In dem Fernsehinterview kritisierte er vor allem das Veto von Außenminister Sebastian Kurz (ÖVP) in der Türkei-Politik der EU. Kurz hatte vor zwei Tagen mit seinem Veto eine gemeinsame Erklärung des Europäischen Rats zu den Beitrittsgesprächen verhindert.

„Österreich macht uns in EU schlecht“

Nach Österreichs Vorstoß für ein Einfrieren der EU-Beitrittsverhandlungen sagte Cavusoglu: „Österreich macht uns in der EU schlecht.“

Kritik auch von Europaminister Celik

Nach Cavusoglu kritisierte auch der türkische Europaminister Ömer Celik Österreich wegen seiner Haltung zu den EU-Beitrittsverhandlungen. „Österreich sabotiert die EU“, zitierte die staatliche türkische Nachrichtenagentur Anadolu den Minister.

„Weiter offen für Dialog“

„Wir haben unseren Standpunkt gut begründet und klar dargelegt“, lautete die erste Reaktion von Kurz auf die Aussagen Cavusoglus. „Wir sind weiter offen für den Dialog und Kooperation und schlagen die Tür nicht zu“, so Kurz, der gleichzeitig forderte, „dass man sich sachlich auseinandersetzt“. In den Fragen des EU-Beitritts und auch der Freiheitsrechte, der Pressefreiheit und der Unabhängigkeit der Justiz habe Österreich zudem „eine klare Meinung“, und diese werde beibehalten, so Kurz laut einem Außenministeriumssprecher.

▶ _Datenabschnitt_:
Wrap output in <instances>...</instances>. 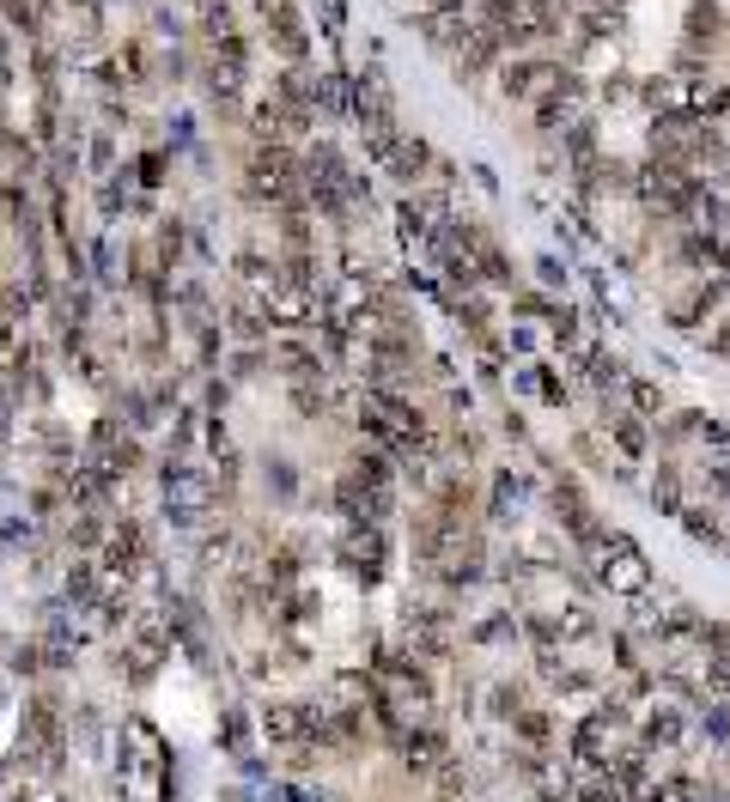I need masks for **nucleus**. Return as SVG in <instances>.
<instances>
[{"instance_id": "1", "label": "nucleus", "mask_w": 730, "mask_h": 802, "mask_svg": "<svg viewBox=\"0 0 730 802\" xmlns=\"http://www.w3.org/2000/svg\"><path fill=\"white\" fill-rule=\"evenodd\" d=\"M682 736H688V717L676 705H657L645 717V748H682Z\"/></svg>"}, {"instance_id": "2", "label": "nucleus", "mask_w": 730, "mask_h": 802, "mask_svg": "<svg viewBox=\"0 0 730 802\" xmlns=\"http://www.w3.org/2000/svg\"><path fill=\"white\" fill-rule=\"evenodd\" d=\"M402 760L408 766H445L451 760V742L438 736V730H408L402 736Z\"/></svg>"}, {"instance_id": "3", "label": "nucleus", "mask_w": 730, "mask_h": 802, "mask_svg": "<svg viewBox=\"0 0 730 802\" xmlns=\"http://www.w3.org/2000/svg\"><path fill=\"white\" fill-rule=\"evenodd\" d=\"M603 578H609L615 590H627V596H639V590H645V566H639V553H633L627 541H621V553H615V566H609Z\"/></svg>"}, {"instance_id": "4", "label": "nucleus", "mask_w": 730, "mask_h": 802, "mask_svg": "<svg viewBox=\"0 0 730 802\" xmlns=\"http://www.w3.org/2000/svg\"><path fill=\"white\" fill-rule=\"evenodd\" d=\"M645 796H651V802H694V796H700V790H694V784H688V778H670V784H651V790H645Z\"/></svg>"}]
</instances>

▶ _Liste der Aufgaben_:
A: Prüfe für jede Aussage, ob sie mit dem Text über den Streit zwischen Österreich und der Türkei übereinstimmt, und antworte mit Ja oder Nein samt den entscheidenden Worten des Textes als wörtlichem Zitat: (i) Kurz verhinderte mit seinem Veto eine gemeinsame Erklärung des Europäischen Rats. (ii) Celiks Aussage wurde von einer privaten Zeitung wiedergegeben. (iii) Kurz erklärte, Österreich schlage die Tür zu.
B: Fasse den Text über den Streit zwischen Österreich und der Türkei in genau zwei Sätzen zusammen.
C: Führe den Text über den Streit zwischen Österreich und der Türkei nach seinem letzten Satz weiter.

▶ _Schriftliche Antworten_:
A:
(i) Ja: „Kurz hatte vor zwei Tagen mit seinem Veto eine gemeinsame Erklärung des Europäischen Rats zu den Beitrittsgesprächen verhindert.“
(ii) Nein: „zitierte die staatliche türkische Nachrichtenagentur Anadolu den Minister“
(iii) Nein: „Wir sind weiter offen für den Dialog und Kooperation und schlagen die Tür nicht zu“

B: Nach Österreichs Vorstoß für ein Einfrieren der EU-Beitrittsverhandlungen warf Cavusoglu Österreich vor, die Türkei in der EU schlechtzumachen, und auch der türkische Europaminister Ömer Celik sagte, Österreich sabotiere die EU. Außenminister Kurz, dessen Veto eine gemeinsame Erklärung des Europäischen Rats zu den Beitrittsgesprächen verhindert hatte, zeigte sich weiter offen für Dialog und Kooperation, hielt aber an Österreichs klarer Meinung zum EU-Beitritt und zu den Freiheitsrechten fest.

C:
Kern verteidigt Österreichs Position

Auch Bundeskanzler Christian Kern (SPÖ) verteidigte vor Beginn des EU-Gipfels Österreichs Blockade in der Türkei-Frage. Gleichzeitig sagte er in Brüssel, es sei „kein Signal der Stärke, auf Dauer Blockadeübung zu betreiben, sondern Mehrheiten zu finden“. Solange das „nicht gelingt, haben wir die europäische Situation zur Kenntnis zu nehmen“.

Er gehe davon aus, dass es auf dem Gipfel „notwendig ist“, die österreichische Position nochmals zu erklären, „die im Rat (der Außenminister, Anm.) keine Mehrheit gefunden hat. Vor dem Hintergrund haben wir zu akzeptieren, wie die Situation ist. Das haben wir auch in Österreich zur Kenntnis zu nehmen.“ Viele Kollegen hätten die Auffassung, „die Gesprächskanäle mit der Türkei offenzuhalten. Das haben wir zu akzeptieren. Unsere Aufgabe ist es, Partner zu finden“, so Kern.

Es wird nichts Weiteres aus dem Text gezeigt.